I'm pretty sure I read a little while ago that there is a project  
going on for an application which will be run on the first run of  
Ubuntu to assist users in things like connecting to the internet.

Of course this doesn't alter the fact that sometimes hardware isn't  
supported too well.  I find that with NVidia cards, 9 times out of 10  
the Ubuntu Restricted Drivers application will detect the card and  
prompt to install the driver, but on the odd occasion it won't work  
properly.  The same can be said of some wireless cards, although I  
tend to find that most of the cards I've tried have worked fine.

On my machines all my hardware is detected and works fine without any  
problems.  I can't say the same for Windows.

For example, last weekend I installed Windows XP from scratch on an  
Dell Optiplex GX260, it didn't have drivers for any of the hardware.   
It started in 16 colours with no network, no sound etc.  I had to  
download the drivers from Dell, pop them on a USB stick and install  
them.  Ubuntu on the other hand worked fine, detected all the hardware  
first time without any problems.

I think there seems to be a general idea that Windows is easier as  
everything works, but I find that is only the case with a  
pre-installed copy of Windows or with a Windows recovery disc, or in  
the odd occasion that the hardware is older than the version of  
Windows I'm installing so is a higher chance that drivers are available.

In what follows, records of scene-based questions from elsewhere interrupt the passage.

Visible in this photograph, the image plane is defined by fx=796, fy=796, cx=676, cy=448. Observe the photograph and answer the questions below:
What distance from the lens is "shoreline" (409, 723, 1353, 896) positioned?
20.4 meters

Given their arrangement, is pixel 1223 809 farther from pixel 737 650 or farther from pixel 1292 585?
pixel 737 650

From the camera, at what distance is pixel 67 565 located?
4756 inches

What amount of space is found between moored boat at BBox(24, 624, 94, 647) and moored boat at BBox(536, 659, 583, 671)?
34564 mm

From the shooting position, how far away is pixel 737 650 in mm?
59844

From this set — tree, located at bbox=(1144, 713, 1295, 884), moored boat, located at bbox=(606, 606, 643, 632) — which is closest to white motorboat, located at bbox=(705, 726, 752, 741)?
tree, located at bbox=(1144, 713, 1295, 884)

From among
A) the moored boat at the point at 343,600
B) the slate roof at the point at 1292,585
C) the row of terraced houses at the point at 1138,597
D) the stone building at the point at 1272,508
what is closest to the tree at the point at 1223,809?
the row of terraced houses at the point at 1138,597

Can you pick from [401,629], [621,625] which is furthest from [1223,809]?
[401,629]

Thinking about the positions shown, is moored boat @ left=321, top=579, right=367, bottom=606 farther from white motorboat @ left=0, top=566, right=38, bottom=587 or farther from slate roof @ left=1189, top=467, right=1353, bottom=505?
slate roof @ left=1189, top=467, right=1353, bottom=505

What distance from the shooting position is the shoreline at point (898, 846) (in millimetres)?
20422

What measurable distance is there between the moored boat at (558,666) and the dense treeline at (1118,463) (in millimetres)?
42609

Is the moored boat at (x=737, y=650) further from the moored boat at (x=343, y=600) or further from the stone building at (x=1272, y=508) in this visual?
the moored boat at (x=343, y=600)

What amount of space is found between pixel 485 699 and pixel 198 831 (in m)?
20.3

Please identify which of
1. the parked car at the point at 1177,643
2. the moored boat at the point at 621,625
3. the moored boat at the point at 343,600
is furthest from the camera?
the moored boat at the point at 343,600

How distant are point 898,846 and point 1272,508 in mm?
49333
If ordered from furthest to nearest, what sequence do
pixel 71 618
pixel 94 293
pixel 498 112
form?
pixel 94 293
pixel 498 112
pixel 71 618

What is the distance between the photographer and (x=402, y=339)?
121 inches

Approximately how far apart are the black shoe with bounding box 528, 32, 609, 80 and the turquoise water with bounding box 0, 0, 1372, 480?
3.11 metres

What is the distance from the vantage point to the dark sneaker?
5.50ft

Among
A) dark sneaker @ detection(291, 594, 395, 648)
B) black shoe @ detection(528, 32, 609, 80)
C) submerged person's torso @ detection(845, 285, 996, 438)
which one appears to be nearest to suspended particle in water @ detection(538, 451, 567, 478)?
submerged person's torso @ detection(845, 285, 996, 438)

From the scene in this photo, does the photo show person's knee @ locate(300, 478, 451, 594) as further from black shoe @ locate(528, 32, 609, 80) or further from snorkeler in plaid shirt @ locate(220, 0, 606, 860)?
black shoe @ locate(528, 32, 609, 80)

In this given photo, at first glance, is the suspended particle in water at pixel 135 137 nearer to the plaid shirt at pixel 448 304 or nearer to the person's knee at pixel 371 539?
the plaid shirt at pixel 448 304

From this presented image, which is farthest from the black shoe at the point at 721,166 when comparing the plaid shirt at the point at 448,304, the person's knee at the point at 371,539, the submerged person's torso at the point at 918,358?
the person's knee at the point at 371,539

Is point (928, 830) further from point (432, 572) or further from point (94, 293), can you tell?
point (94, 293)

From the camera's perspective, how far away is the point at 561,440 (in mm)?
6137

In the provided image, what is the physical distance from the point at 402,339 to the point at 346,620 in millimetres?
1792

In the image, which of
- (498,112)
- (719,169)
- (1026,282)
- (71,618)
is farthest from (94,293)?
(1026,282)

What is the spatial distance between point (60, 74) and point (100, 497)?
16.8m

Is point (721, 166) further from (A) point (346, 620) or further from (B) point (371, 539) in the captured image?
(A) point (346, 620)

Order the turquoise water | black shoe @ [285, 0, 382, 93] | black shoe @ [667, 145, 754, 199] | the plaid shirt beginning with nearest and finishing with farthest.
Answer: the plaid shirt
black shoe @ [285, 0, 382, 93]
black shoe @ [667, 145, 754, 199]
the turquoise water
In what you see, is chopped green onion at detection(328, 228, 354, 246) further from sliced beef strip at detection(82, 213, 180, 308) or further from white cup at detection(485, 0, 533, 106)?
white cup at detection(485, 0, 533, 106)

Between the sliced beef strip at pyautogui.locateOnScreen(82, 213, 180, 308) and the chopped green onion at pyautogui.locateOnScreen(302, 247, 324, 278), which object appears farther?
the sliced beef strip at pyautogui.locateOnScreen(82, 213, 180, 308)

By the way, there is Linux support available out there, in fact there  
is commercial support available from Canonical for Ubuntu, or free  
support from the web site, mailing list, loco teams, LUGs.  Okay it's  
not as widespread as Windows support and you may not be able to say,  
take your PC into PC World and have them sort it out, but I dare say a  
lot of Windows users who aren't technical wouldn't install Windows or  
Ubuntu themselves.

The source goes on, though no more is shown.